If you were to walk into a bookstore or library with a section on the New Testament, and if you were to look for the books that discussed Luke, chances are you’d find a large number of volumes combining Luke and Acts under whatever topic. So “A Commentary on Luke-Acts,” “A Theology of Luke-Acts,” “The Spirit in Luke-Acts,” and so on. This is true also of NT Introductions, which often discuss Luke and Acts together. On one level this makes sense; Luke is the author of both books, the introduction to Acts calls it the second part of a two part work, and there are a myriad of linguistic, narrative, and theological points of continuity.

But on another level, the canonical one, it makes little sense. The fact is that John almost always comes at the end of the Fourfold Gospel corpus (see Metzger, The Canon of the NT, 296), and there are only three cases of Luke coming at the end, each of which are late (6th, 14th cents.) and regionally isolated.

Why don’t we follow the overwhelmingly dominate order of the NT in our interpretive practice when discussing Acts?
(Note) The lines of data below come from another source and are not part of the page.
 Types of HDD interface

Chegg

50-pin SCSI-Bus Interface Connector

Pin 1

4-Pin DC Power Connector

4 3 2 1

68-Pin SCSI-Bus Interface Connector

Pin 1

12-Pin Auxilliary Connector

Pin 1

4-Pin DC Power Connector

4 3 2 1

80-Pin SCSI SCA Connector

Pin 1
While I would not go so far as to say we should start having “John-Acts” monographs, we ought to consider seriously the fact that Luke almost never comes immediately before Acts in any of our available lists, codices, or MSS. The arrangement of material matters in interpretation, even on a canonical level, and John splitting Luke and Acts ought to give NT readers pause in how the interpret the NT exegetically, narratively, and theologically.